Dans quelle mesure le fait de capitaliser sur une image "cute" et mignonne peut-elle influencer le comportement, en particulier mercantile, de toutes les personnes qui y sont confrontées tous les jours à la télévision, sur internet ou sur les affiches publicitaires ?

Le comportement de toute personne confrontée à ce genre d’images est d’"aller vers", c’est-à-dire de ne se situer que dans l’émotion positive, la confiance, le désir de protection (à la fois de protéger et d’être protégé), d’harmonie, de douceur, de pureté. Une publicité comme celle d’Evian avec "Live Young" est très astucieusement conçue pour inciter à l’achat, parce qu’elle promet à tout un chacun de retrouver le bébé qui est en lui. Le slogan, les images de bébé, et le visuel de l’eau sont une forme de représentation du ventre maternel, le cocon protecteur par excellence. Et la promesse du slogan est de vivre toute sa vie comme si on était un bébé. C’est-à-dire protégé par l’eau qui empêche les choses dures de la vie d’atteindre celui qui la boit. Une sorte de fontaine de jouvence en somme. On retrouve cette promesse de protection et de douceur dans d’autres produits. Comme les voitures dont les formes ont tendance à être de plus en plus arrondies et les couleurs de plus en plus acidulées. Quoi de mieux pour vendre une voiture que de faire appel au besoin de protection ? Surtout à une époque où on insiste (à juste titre) sur les dangers de la route. Même chose pour la tendance des cosmétiques à proposer des produits aux couleurs acidulées et aux parfums fruités, en insistant sur leur dimension ludique. Ou les produits de bien-être (des cosmétiques aux bougies d’intérieur en passant par les produits ménagers) qui mobilisent des références à l’univers zen. On retrouve des visuels ronds, aux couleurs pastels, qui promettent l’harmonie, la douceur, la sérénité. On a donc un vaste marché du cocon protecteur, et des stratégies marketing qui y sont associées, qui vont d’ailleurs jusqu’au marché bio, puisque c’est l’idée d’une nature protégée qui protège la santé en retour, autrement dit de la Mère Nature, qui est mise en évidence. Autrement dit, le "cute" ou le "kawaï" n’est que la partie émergée de l’iceberg d’un immense marché du cocon protecteur qui se décline de multiples façons. Mais on va rester ici sur le thème du mignon.

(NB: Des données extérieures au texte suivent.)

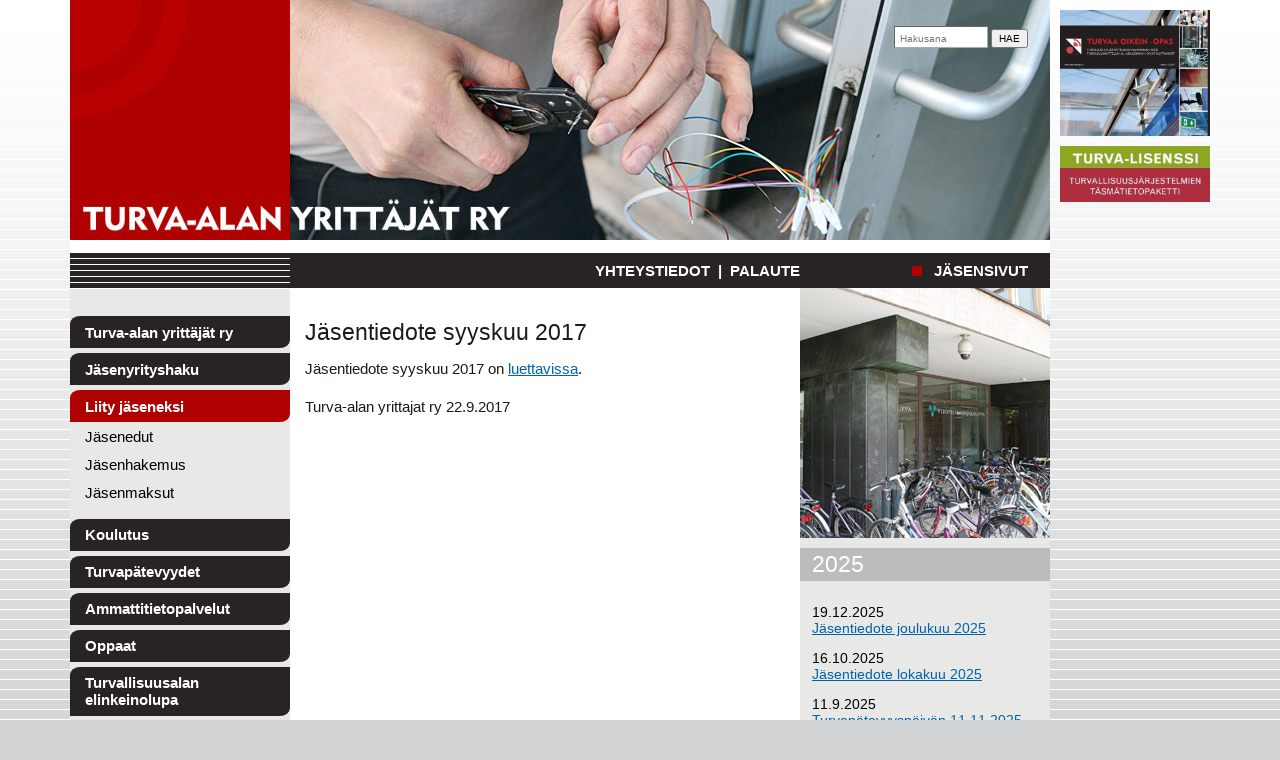

--- FILE ---
content_type: text/plain
request_url: https://www.google-analytics.com/j/collect?v=1&_v=j102&a=307347395&t=pageview&_s=1&dl=https%3A%2F%2Fwww.turva-alanyrittajat.fi%2Fuutiset.php%3Faid%3D18023%26k%3D17999&ul=en-us%40posix&dt=Turva-alan%20yrittajat%20ry%20-%20J%26auml%3Bsentiedotteet%20-%20J%C3%A4sentiedote%20syyskuu%202017&sr=1280x720&vp=1280x720&_u=IEBAAEABAAAAACAAI~&jid=807060471&gjid=640870665&cid=539373661.1769166977&tid=UA-1083696-8&_gid=1394822152.1769166977&_r=1&_slc=1&z=1229218139
body_size: -453
content:
2,cG-T0RC9JC5H6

Que cela peut-il nous dire sur notre société, notre rapport aux images et les émotions que celles-ci font émerger ?

Le phénomène "cute" fonctionne parce que dans notre société, l'individu vit dans l'incertitude de la crise, l'angoisse du chômage ou du déclassement, associé à une très forte responsabilisation. C'est-à-dire que depuis les années soixante, l'idée de destin de classe n'a plus cours. Avant, pour se construire l’individu suivait le chemin balisé par les institutions qui lui assignaient une place en fonction de son origine sociale. Depuis les années 60, une autre norme de construction de l’individualité s’est installée. On demande désormais à l’individu d’inventer sa vie, d’être maître de son propre destin, indépendamment des assignations de classes sociales, de genre ou d’origine ethnique. L'individu devient alors le seul responsable de ses réussites et de ses échecs, y compris quand il est confronté à une situation comme la crise actuelle, incertaine et violente sur laquelle il n’a pas entièrement prise. En bref, le "kawaï" parle de notre société en la décrivant comme une société où la consommation se fait sur le mode de la consolation, pour se sentir protégé d’un monde incertain.